#### Reading passage:
------------------------
Discovering Hope After Dreams are Cut Down
We are now eight months post-tornado, and with all the leaves gone and the winter colorlessness of the landscape taking over, it feels like the loss is happening all over again.
It’s starting to sink in that even after this tree mess is finally completely cleaned up, nothing will seem quite the way it used to be. Or should be. Our park-like yard where we launched fireworks into the sky and our daughter into marriage, where we hosted church gatherings and roasted countless marshmallows, where we threw frisbees and birthday parties, is ruined—or at least forever changed for my lifetime.
After all these months, I still catch myself standing stunned, looking out the kitchen window, thinking about calling my parents. But then realizing I can’t. I tend to forget. With their passing, my husband and I have found ourselves the oldest generation on either side of our family. Like standing at the leading end of a sawed-off family line, it’s a daunting place to be. In so many ways we often feel like kids ourselves, and when there is danger or difficulty, we still wonder when the grown-ups are going to arrive.
With finicky insurance and coarse-character loggers, I experienced that feeling all over again.
WHEN STUMPS REMAIN
Our humungous backyard trees had been so solid, such survivors all these decades. Even taking root must have been a challenge. When we plant a tree in our yard, we don’t use a shovel. We use a pick-axe. Our soil is at least 50% fist-sized stones. You can’t poke a horseshoe stake or a bird feeder pole into the ground, even after a rain, without some serious excavation. For a seedling to become firmly established and then survive in the questionable loam was a small miracle in itself.
------------------------
#### What this exercise asks:
- A) In the tornado essay, rewrite the passage starting at "It’s starting to" and ending at "for my lifetime.", replacing "marshmallows" with "hot dogs".
- B) According to the tornado essay, how much of the soil in the yard is made up of fist-sized stones?
- C) Carry the tornado essay forward from its final sentence.
The data after this note are not needed.

#### Data block:
------------------------
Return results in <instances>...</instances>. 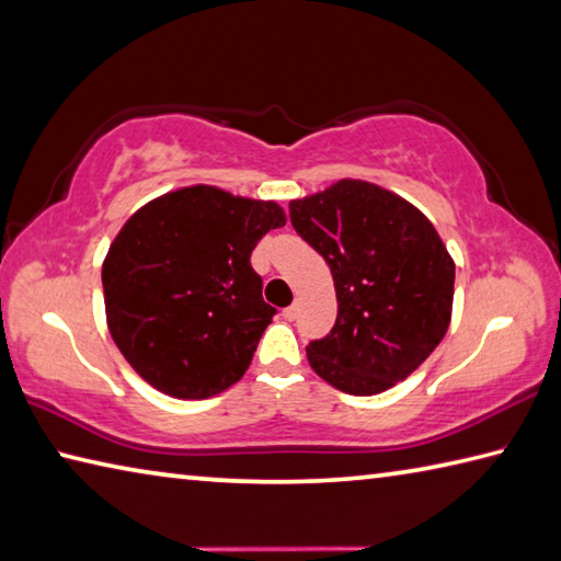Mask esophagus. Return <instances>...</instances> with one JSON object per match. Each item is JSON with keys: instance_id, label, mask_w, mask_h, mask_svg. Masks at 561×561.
<instances>
[{"instance_id": "obj_1", "label": "esophagus", "mask_w": 561, "mask_h": 561, "mask_svg": "<svg viewBox=\"0 0 561 561\" xmlns=\"http://www.w3.org/2000/svg\"><path fill=\"white\" fill-rule=\"evenodd\" d=\"M283 317H285V320H295V317H298V305H290V308H285Z\"/></svg>"}]
</instances>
------------------------
#### The responses:
- A)
It’s starting to sink in that even after this tree mess is finally completely cleaned up, nothing will seem quite the way it used to be. Or should be. Our park-like yard where we launched fireworks into the sky and our daughter into marriage, where we hosted church gatherings and roasted countless hot dogs, where we threw frisbees and birthday parties, is ruined—or at least forever changed for my lifetime.

- B) At least 50% of it.

- C)
So I wanted to believe that if they had stood for over a century, those majestic trees would last forever, or surely outlive me. Same with my mother and my dad. Though I’m certain my parents saw this generational passage coming, somehow I just didn’t. I’d never known life without them.
Following the funerals, sorting through my parents’ home and business was excruciating. So much left undone. As in any major loss, often the clean-up is harder than the initial shock. Now, even worse than the loss of my trees, the aftermath has left behind unsightly stumps. The cost to grind or hire a forklift to remove the dozens of five-ton root balls is prohibitive.
The stumps in any life can seem costly—sawed off dreams and legacies, cutdown marriages and families, shortened lives and careers. More than a reminder of the thing that is missing, these stumps tease of memories from a better past, and plans of how life was “supposed” to be going forward.
Like planting a tree or cherishing a parent we expect to always be there to provide shade and shelter and splendor, we never anticipate dealing with a stump.
DISCOVERING UNLIKELY SHELTER
Just last week, in the middle of all the emptiness, something surprised me, and sparked hope. A huge decaying tree stump I’d never noticed before was sheltering a thriving seedling within it. It must have been there for years, hidden behind the now-fallen trees. It dawned on me, If I had been the one calling the shots in my yard years ago, that sheltering stump would not be there. Almost certainly, I’d have hired someone to grind it.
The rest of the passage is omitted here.